* **WORK INSTRUCTIONS**:
List each line in the records below that contains the word "located".

[Spatial reasoning question data]
====================
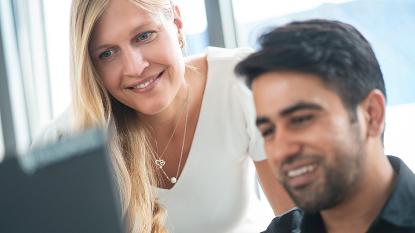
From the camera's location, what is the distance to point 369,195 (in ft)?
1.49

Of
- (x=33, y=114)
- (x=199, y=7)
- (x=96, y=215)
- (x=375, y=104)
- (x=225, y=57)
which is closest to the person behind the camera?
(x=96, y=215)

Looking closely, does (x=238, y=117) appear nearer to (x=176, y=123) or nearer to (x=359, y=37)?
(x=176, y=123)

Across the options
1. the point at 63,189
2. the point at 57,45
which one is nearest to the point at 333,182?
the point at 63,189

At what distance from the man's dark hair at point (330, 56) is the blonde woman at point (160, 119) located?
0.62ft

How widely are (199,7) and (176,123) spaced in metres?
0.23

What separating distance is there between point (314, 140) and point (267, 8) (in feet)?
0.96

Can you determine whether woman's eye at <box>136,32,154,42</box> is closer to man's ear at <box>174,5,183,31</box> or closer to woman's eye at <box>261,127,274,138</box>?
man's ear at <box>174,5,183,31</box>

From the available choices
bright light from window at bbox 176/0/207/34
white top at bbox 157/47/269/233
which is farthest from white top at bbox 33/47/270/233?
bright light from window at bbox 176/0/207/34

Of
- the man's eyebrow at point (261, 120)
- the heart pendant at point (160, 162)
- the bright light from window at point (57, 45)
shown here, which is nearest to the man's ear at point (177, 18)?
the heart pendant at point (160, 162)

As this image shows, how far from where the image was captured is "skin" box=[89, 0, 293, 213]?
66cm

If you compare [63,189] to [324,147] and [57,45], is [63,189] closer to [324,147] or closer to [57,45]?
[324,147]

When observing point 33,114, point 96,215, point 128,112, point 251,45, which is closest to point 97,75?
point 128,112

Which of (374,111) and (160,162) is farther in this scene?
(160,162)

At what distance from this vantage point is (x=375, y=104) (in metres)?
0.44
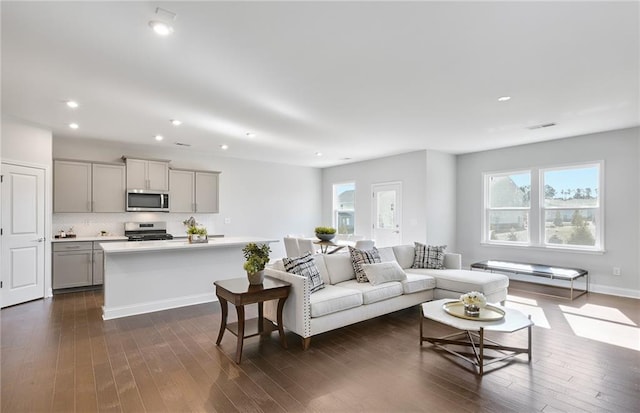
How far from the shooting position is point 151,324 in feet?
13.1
====================
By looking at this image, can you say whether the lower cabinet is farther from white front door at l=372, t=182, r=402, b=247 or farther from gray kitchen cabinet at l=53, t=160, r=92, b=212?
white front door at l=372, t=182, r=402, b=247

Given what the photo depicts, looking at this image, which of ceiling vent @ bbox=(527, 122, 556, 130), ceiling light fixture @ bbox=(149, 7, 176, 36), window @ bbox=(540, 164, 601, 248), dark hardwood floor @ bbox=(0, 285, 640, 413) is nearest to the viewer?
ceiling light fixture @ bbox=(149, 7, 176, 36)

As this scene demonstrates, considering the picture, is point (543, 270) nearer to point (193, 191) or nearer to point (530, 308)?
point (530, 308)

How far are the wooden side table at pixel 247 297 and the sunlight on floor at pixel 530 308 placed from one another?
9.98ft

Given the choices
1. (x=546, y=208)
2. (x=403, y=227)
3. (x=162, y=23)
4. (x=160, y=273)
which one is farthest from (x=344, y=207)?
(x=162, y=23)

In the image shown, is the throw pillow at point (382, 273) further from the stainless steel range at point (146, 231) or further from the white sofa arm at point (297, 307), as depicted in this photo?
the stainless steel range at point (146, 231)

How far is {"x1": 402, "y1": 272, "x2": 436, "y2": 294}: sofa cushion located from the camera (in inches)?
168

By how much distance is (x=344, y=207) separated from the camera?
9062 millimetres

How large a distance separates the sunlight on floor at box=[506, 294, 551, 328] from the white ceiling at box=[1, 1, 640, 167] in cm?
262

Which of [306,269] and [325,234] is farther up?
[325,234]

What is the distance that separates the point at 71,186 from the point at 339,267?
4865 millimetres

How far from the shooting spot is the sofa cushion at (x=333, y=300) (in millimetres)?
====================
* **SOLUTION TO THIS PROBLEM**:
At what distance from the man's dark hair at point (330, 56) is the blonde woman at point (160, 119) located?
How far is {"x1": 402, "y1": 272, "x2": 436, "y2": 294}: sofa cushion located from the camera (in inches)?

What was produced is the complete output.